Очередная смена. Полный штиль даже у тормозных колодок. Четыре утра. На монитор №9 выводится текст: «НЕ ЗАБЫЛ?» — шрифт будто выгрызен помехами. Рядом на рельсе — всё тот же пёс: рёбра торчат, лапы длиннее нормы, шкура лоснится, словно прожаренная. Я сорвался, как псих, схватил в шкафчике бутылку дешёвого самогона (подарок от проводницы), ломоть булки из столовки, прыгнул вниз на гравий.
Пёс меня ждал. Не шевелился, пока я шёл метрах в двадцати.
Я положил бутылку и хлеб на шпалу.
— Костян, извини, — прохрипел. — Вернул, как обещал.
Собака внюхалась, выдохнула паром, взяла хлеб и… исчезла, но не как зверь, а будто выключили свет. Я дополз до поста, трясло от холода.

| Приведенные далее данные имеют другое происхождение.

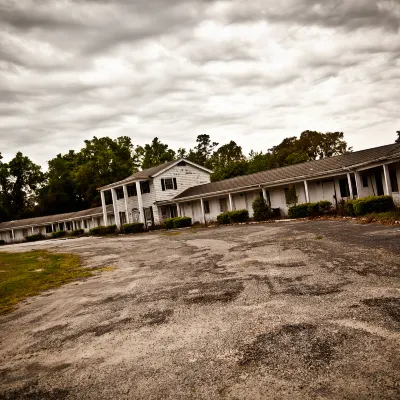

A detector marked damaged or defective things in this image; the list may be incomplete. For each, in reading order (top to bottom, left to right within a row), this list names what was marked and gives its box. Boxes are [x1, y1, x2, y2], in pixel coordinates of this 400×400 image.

cracked asphalt [0, 220, 400, 398]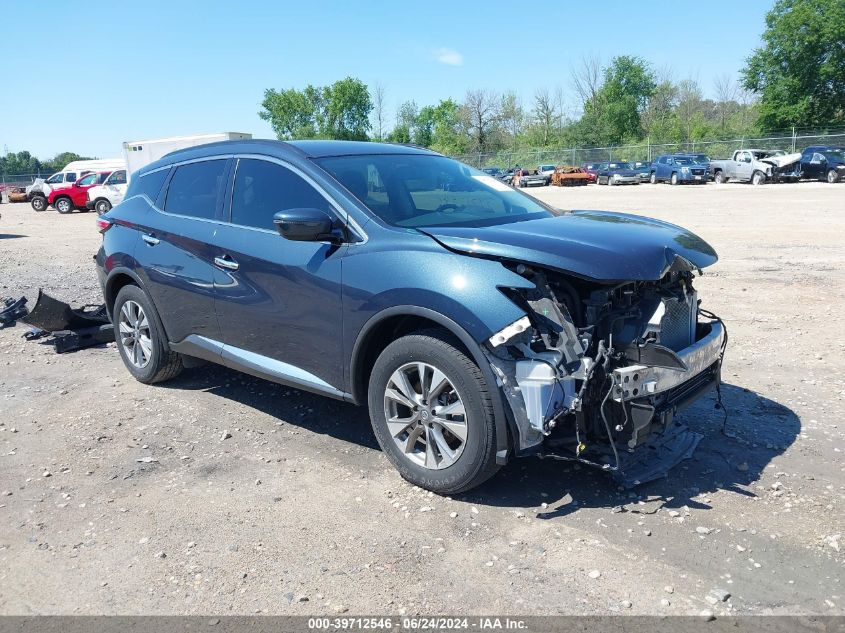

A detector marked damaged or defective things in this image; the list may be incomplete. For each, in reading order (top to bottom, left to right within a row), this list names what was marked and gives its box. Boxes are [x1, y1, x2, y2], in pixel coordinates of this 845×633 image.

damaged nissan murano [94, 139, 724, 494]
wrecked car [94, 141, 724, 496]
bent hood [418, 210, 716, 282]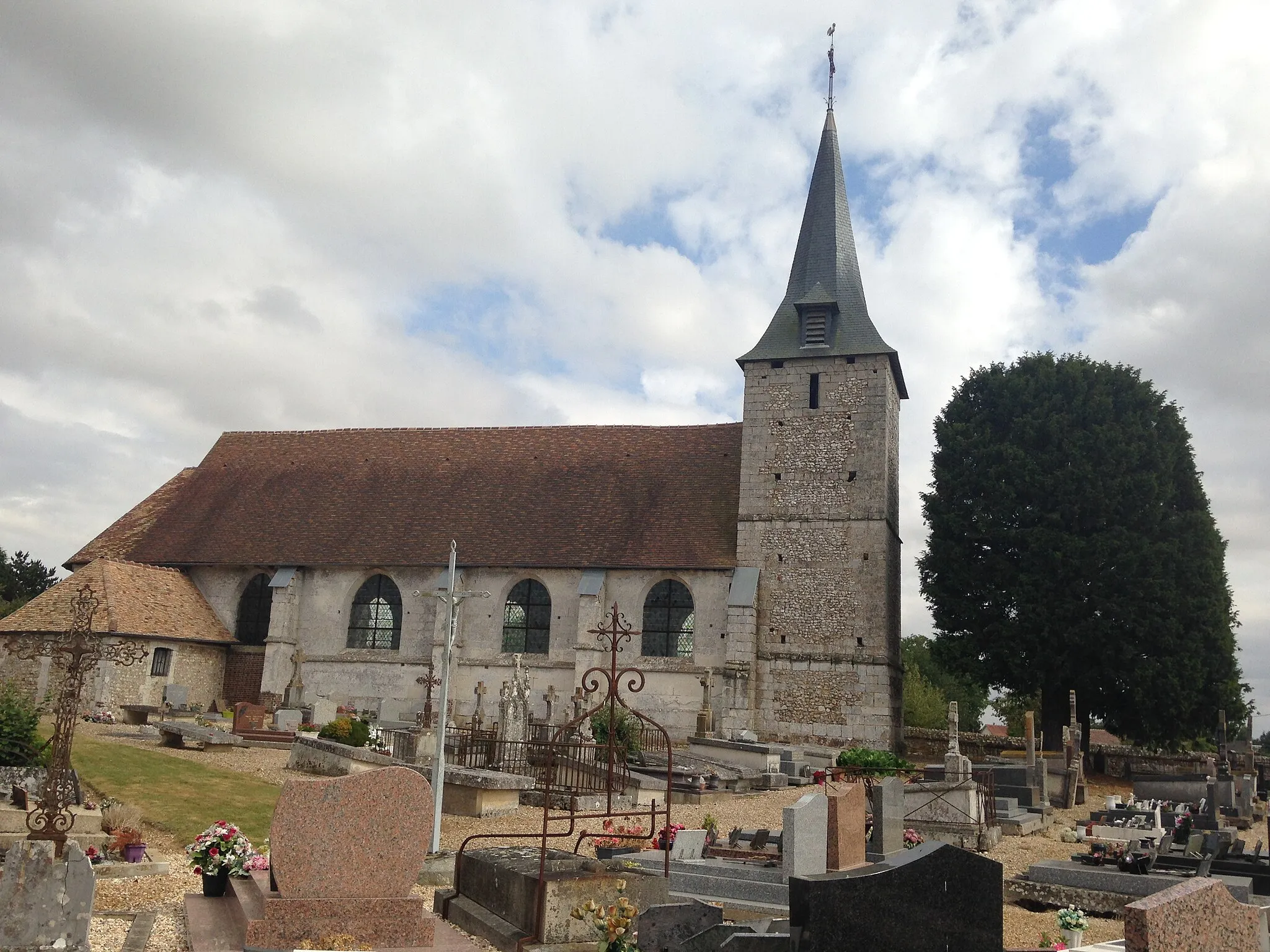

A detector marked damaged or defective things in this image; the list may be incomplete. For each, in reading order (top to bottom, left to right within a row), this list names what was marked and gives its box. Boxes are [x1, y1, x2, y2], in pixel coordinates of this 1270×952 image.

rusted iron cross [2, 586, 147, 853]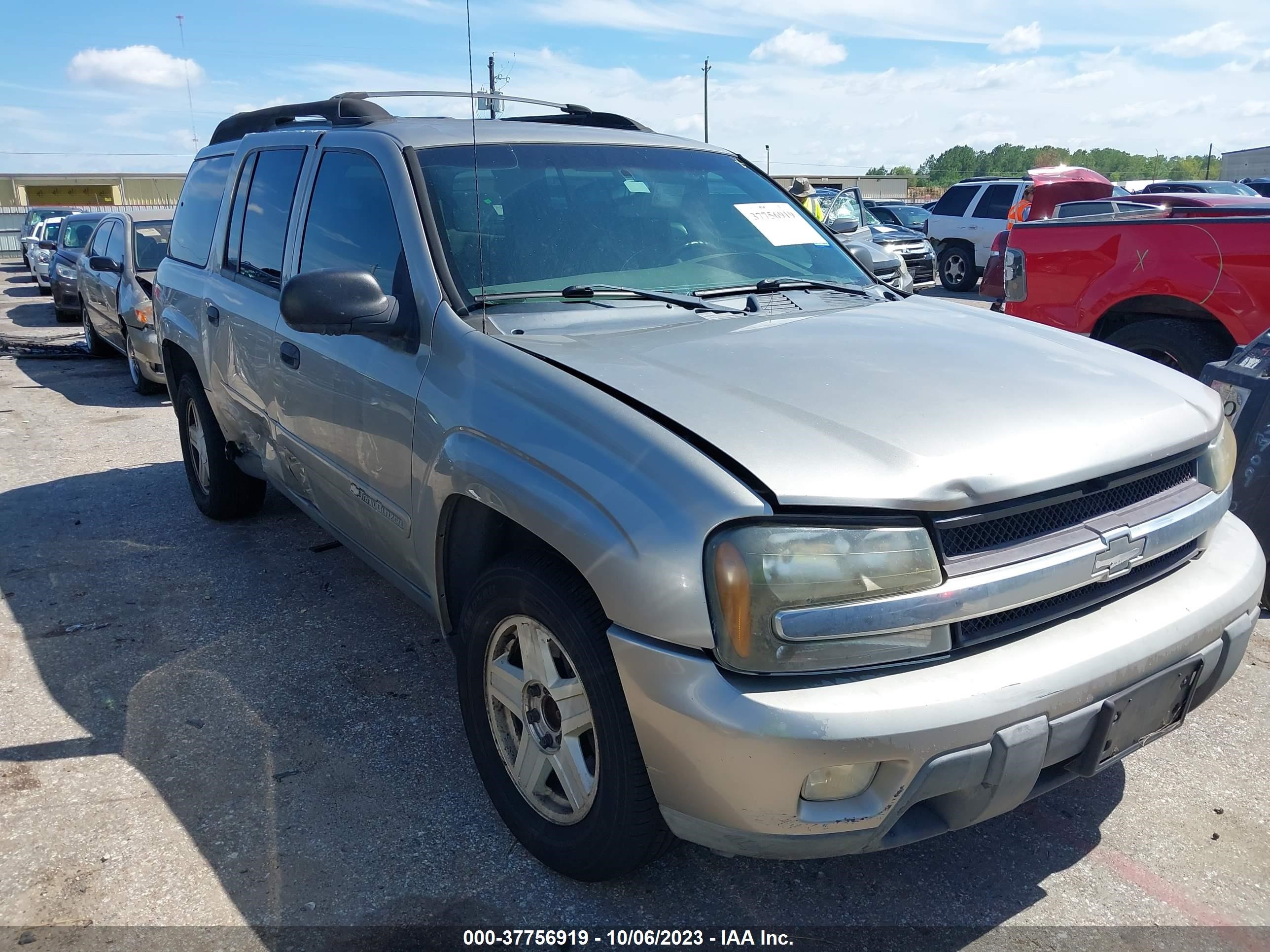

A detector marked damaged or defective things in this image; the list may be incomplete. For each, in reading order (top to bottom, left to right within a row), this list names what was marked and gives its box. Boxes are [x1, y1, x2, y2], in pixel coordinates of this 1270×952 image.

Через час маневровый тепловоз дал сбой на той ветке — стрелка просто соскочила, словно кто‑то смял металл. Осмотр показал: на шпале, где лежали булка и бутылка, — вмятина в форме собачьей пасти. Бутылку нашли метрах в десяти — пустую.
С тех пор я ночью слышу обычный гудок, без подвываний. Интерком молчит. Камеры чисты. Я встал в смену сегодня — глаза не дёргаются, руки не дрожат.
Но, честно? Инструментальный шкаф на 5‑м пути — я его обхожу. А ещё ношу в бачке локомотивное печенье. На всякий случай. Никто же не знает, сколько у кого долгов.
Инженеры говорят, Чоджин — просто «синдром пережившего свидетеля». Может быть. Только почему тогда рельса с вмятиной в точности повторила форму собакьих клыков? И кто каждую пятницу приносит кусок хлеба к перелому пути?
Просто долги любят тишину. А тишина — перекрёстки.